Asset quality within the non-banking financial sector (NBFCs) deteriorated with the share of stressed assets rising to 5.9 per cent in March 2025 from 3.9 per cent in September 2024, according to the Reserve Bank of India’s Financial Stability Report (FSR).
Slippage ratios among upper layer NBFCs have been rising, along with an upward trend in loan write-offs.
Notably, write-offs for upper layer NBFCs surged to 72.9 per cent in March 2025 from about 50 per cent in June 2022.
For middle layer NBFCs, write-offs increased to 38.7 per cent from approximately 20 per cent during the same period.

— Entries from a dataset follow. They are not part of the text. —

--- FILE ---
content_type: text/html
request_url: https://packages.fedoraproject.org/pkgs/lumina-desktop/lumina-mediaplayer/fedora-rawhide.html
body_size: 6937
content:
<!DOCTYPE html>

As a result, combined write-offs for both layers rose to 46.4 per cent in March 2025, up from nearly 20 per cent in June 2022.
“Some NBFCs have shown aggressive credit expansion despite elevated write-offs, raising concerns about credit discipline,” the report said.
The FSR noted a marginal deterioration in the Non-Banking Stability Indicator since December 2024, driven by increased risks associated with cost of funds and borrowing.
Nonetheless, the RBI maintained that the NBFC sector remains resilient and well-positioned to support economic growth, backed by relatively healthy balance sheets.
“There has been a marginal deterioration in the non-banking stability indicator since the December 2024 FSR, as two of the five dimensions; cost of funds and cost of borrowings showed an increase in risk.
"Overall, the NBFC sector remains resilient, and the sector is well positioned to support economic growth aided by healthy balance sheets,” the report said.
The report further highlighted that NBFCs, including housing finance companies (HFCs) and fintech firms, account for 84.3 per cent of personal loans below Rs 50,000, according to the latest Financial Stability Report (FSR).
The report highlights rising credit risk in this segment, noting that around 10 per cent of borrowers availing personal loans under Rs 50,000 already had overdue loans.
“Over two-thirds of borrowers who took personal loans in the last quarter had more than three active loans at the time of origination, indicating growing debt stress among small-ticket borrowers,” the report said.
While bank lending to NBFCs has declined, bank finance remains the dominant funding source for the sector.
However, reduced access to bank borrowing has pushed up the overall cost of funds and foreign currency borrowings.
Credit growth for upper and middle layer NBFCs rose to 20.7 per cent year-on-year in March 2025, up from 16 per cent in September 2024, though still below the pace recorded in September 2023.
The acceleration in credit growth was mainly driven by upper layer NBFCs, partly due to the reclassification of a housing finance company as an NBFC-UL and the merger of a middle layer NBFC with an upper layer entity.